THE TABLE OF FELLOWSHIP – Bread, Blessed, Broken and Given (Solemnity of the Body and Blood of Christ – June 22, 2025)

Fr Vincent Alfred Asuncion 

In a quiet corner of the hills, far from the noise of cities and the distractions of daily life, thousands gathered around a man who spoke not just with words, but with compassion that fed the soul. These people came with emptiness, some of body, some of spirit, and they found in the presence of Jesus, more than they ever expected. They were met not with scarcity, but with abundance. Not with dismissal, but with welcome. This moment, where five loaves and two fish became a feast for thousands, we are invited to live it anew.

Corpus Christi is not merely a celebration of bread and wine. It is a proclamation that Christ has not left us hungry. He has chosen to remain with us, not as a memory or symbol alone, but as real presence. In every Eucharist, God places himself into our hands. Like those seated in the grass long ago, we too are fed by his presence and generosity. The bread we receive is not just nourishment for the journey; it is love made tangible, divine life and His body. The feeding of the five thousand teaches us something profound about God’s heart. He sees the need of the crowd, and his response is not to send them away, but to draw them in. The disciples saw limits, but Christ saw opportunity. They saw what they lacked; He saw what God could provide. So often in life, we come to God with our hands half-empty. We come bearing only small pieces of faith, broken hopes, leftover time, or wounded love. But God, in his infinite mercy, does not reject small offerings. He blesses them. He breaks them, and he multiplies them.

This is what we celebrate today: that the same Christ who fed thousands in a remote place now feeds the world from every altar and from every mass. That the gift of himself, His body and His blood, is offered again and again to anyone willing to receive Him. Not because we are worthy, but because He is generous. Because His compassion has no limit and His love has no end. But this gift is not for us to hoard. The Eucharist is never a private meal; it is a communal banquet. It sends us out to be broken and shared for others. When we receive Christ, we are called to become like Him, to be bread for the hungry, healing for the hurting, hope for the despairing. The miracle does not end when Mass concludes. It begins there.

The world still hungers: for meaning, for peace, for justice. We are surrounded by people who, like that crowd in the hills, long for someone to notice, someone to care. And we, fed by Christ, are now sent to feed others. Not always with food, but with presence. With kindness. With truth. With a love that echoes the very heart of God.

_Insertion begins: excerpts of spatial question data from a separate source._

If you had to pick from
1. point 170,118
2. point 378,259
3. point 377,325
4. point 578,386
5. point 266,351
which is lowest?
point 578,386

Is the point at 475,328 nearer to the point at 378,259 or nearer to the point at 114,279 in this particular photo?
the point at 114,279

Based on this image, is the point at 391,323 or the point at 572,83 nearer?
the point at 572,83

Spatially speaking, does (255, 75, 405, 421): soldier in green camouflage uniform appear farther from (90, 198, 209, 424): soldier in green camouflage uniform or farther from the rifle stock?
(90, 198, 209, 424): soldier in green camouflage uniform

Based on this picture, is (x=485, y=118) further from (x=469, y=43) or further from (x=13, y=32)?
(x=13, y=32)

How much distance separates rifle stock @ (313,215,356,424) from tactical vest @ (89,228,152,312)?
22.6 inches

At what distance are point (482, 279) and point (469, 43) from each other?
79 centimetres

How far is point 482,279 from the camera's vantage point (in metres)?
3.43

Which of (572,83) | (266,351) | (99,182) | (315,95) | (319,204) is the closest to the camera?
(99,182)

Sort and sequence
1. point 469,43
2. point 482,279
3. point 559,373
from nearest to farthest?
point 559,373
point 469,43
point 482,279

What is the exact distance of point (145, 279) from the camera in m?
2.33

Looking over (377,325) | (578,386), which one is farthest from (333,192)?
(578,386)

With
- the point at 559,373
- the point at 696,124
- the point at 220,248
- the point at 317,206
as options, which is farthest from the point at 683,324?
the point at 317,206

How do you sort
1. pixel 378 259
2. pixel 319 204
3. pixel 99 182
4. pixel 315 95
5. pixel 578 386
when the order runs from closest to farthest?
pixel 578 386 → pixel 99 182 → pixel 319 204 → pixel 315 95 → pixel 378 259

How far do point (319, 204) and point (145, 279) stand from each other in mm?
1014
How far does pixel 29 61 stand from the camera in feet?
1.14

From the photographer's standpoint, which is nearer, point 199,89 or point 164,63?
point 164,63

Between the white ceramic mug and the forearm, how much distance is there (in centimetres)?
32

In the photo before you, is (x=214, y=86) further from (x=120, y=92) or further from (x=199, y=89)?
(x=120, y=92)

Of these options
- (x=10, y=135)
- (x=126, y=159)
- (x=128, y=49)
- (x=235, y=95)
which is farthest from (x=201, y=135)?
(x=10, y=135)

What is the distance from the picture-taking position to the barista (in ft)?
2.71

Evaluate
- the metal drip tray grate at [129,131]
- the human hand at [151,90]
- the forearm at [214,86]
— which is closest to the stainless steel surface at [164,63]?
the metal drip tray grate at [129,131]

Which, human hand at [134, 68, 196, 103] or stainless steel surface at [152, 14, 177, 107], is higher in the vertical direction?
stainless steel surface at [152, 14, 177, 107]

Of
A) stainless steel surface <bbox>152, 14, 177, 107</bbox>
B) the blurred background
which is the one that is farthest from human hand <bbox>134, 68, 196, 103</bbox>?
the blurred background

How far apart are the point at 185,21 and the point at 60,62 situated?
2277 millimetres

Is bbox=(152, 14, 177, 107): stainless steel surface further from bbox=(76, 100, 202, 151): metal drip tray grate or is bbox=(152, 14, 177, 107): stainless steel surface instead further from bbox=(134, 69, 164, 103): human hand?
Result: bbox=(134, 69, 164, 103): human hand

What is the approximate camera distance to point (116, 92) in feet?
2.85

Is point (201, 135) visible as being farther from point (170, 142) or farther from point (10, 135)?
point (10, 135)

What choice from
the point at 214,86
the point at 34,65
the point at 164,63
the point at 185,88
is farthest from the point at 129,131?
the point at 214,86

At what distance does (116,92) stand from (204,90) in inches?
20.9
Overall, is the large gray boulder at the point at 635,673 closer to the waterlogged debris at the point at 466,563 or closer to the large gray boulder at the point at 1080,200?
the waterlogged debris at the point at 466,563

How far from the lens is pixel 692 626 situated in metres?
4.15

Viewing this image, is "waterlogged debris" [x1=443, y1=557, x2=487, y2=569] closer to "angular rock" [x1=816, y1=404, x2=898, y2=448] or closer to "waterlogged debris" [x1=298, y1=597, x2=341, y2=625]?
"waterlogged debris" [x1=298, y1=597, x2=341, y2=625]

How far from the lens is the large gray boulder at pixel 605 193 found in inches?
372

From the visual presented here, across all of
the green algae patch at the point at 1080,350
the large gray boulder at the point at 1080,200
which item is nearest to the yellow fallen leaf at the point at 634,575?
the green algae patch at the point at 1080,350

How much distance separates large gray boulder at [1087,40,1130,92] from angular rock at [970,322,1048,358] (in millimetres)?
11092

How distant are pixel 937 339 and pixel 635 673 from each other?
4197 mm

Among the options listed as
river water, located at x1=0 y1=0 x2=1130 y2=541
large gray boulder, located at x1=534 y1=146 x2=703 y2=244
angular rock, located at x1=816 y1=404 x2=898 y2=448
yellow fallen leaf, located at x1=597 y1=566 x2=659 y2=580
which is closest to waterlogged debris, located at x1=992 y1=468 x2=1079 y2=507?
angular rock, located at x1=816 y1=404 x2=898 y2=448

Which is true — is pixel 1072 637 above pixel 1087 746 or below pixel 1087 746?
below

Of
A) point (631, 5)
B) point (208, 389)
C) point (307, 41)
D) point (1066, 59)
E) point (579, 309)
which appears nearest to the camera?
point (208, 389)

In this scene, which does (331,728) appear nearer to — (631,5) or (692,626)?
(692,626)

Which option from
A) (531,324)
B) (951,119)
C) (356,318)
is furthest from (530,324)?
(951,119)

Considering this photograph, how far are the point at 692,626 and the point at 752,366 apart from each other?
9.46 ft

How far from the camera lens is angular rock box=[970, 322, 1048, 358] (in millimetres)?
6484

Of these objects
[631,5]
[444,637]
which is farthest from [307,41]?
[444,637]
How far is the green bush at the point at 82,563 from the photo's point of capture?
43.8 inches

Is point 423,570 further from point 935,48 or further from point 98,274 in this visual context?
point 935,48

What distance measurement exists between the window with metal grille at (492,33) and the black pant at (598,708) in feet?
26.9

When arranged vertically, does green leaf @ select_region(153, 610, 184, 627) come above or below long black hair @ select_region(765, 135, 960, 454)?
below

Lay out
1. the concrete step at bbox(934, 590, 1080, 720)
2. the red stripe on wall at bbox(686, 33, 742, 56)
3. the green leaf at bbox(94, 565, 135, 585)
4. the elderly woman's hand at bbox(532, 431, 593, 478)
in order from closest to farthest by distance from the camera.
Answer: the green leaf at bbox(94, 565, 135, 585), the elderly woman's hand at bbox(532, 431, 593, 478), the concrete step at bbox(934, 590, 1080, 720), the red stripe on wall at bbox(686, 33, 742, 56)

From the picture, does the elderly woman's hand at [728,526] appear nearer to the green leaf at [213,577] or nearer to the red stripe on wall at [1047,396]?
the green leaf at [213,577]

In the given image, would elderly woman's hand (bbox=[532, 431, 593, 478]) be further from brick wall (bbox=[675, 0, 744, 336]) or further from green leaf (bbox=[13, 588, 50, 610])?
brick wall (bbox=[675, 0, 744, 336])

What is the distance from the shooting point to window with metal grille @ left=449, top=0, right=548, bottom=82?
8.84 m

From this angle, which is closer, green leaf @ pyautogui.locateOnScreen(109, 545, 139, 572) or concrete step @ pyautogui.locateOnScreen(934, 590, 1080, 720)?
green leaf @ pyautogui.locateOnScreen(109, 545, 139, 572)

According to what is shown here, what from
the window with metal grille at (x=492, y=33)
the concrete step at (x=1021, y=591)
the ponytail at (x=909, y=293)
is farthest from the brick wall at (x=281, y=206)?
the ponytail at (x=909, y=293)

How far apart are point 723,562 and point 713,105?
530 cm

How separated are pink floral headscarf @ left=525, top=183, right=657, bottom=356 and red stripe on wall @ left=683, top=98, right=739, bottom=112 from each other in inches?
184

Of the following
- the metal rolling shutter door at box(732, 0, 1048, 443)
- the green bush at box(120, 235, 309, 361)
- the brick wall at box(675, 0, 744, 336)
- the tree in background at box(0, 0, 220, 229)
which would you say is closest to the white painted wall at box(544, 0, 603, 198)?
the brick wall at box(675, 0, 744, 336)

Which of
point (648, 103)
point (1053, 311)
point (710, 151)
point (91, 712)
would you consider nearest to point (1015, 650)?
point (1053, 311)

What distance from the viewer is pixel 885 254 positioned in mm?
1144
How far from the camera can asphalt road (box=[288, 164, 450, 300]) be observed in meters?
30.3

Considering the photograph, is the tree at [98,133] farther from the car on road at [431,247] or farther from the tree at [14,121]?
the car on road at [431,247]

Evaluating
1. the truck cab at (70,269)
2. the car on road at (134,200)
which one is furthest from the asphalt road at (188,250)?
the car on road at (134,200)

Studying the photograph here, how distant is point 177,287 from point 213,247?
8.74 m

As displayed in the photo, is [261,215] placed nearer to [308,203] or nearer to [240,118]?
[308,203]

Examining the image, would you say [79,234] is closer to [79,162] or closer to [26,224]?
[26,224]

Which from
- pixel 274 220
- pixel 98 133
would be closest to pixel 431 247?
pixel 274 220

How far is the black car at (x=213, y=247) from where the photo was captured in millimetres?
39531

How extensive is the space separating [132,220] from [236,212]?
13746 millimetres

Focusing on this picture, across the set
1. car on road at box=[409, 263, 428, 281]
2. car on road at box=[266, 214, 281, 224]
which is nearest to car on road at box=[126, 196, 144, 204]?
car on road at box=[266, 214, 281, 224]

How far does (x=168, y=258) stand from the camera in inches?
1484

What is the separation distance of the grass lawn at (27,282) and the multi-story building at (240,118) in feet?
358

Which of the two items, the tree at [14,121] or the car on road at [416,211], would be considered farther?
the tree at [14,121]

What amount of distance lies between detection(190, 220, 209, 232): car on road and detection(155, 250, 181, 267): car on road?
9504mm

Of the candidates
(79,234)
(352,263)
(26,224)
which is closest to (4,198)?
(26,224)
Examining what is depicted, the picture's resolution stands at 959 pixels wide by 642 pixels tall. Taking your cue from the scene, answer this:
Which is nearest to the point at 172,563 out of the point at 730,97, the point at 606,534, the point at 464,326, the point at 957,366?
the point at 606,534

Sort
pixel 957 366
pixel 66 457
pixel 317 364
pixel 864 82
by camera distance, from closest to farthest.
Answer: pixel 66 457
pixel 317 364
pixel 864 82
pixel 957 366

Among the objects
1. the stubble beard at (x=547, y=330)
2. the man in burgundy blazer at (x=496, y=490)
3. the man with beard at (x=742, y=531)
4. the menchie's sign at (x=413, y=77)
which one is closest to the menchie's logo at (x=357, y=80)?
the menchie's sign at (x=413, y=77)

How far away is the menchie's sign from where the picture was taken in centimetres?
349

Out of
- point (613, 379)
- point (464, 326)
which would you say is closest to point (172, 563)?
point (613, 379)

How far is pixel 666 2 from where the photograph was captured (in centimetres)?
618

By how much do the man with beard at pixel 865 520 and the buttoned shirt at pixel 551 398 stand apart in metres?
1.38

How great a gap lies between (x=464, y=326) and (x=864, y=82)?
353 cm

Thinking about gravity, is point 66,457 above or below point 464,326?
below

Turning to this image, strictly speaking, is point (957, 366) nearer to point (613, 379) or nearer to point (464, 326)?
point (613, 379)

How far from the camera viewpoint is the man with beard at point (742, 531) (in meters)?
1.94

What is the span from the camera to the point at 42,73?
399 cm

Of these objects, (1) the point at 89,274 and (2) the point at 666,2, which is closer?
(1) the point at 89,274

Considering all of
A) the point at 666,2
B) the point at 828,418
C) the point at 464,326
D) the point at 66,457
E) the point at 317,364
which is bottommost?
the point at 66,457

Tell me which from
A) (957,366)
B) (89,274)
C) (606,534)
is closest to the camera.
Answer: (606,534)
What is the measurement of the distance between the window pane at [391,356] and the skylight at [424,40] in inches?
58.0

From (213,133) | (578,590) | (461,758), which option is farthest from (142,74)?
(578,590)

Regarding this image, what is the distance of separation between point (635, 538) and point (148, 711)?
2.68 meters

Jesus continues to give himself as food and drink to his followers. He also continues to put it up to his followers to take their stand with him, to take in all he stands for, living by his values, walking in his way, even if that means the cross. Whenever we come to Mass and receive the Eucharist, we are making a number of important statements. We are acknowledging Jesus as our bread of life, as the one who alone can satisfy our deepest hungers. We are also declaring that we will throw in our lot with him, as it were, that we will follow in his way and be faithful to him all our lives, in response to his faithfulness to us. In that sense, celebrating the Eucharist is not something we do lightly. Our familiarity with the Mass and the frequency with which we celebrate it can dull our senses to the full significance of what we are doing. Every time we gather for the Eucharist, we find ourselves once more in that upper room with the first disciples, and the last supper with all it signified is present again to us.

So today, as we lift our eyes to the mystery of the Eucharist, let us remember what it truly means: that God is still with us, still feeding us, still inviting us to bring our little so he can do something great. That in our brokenness, God finds the material for miracles.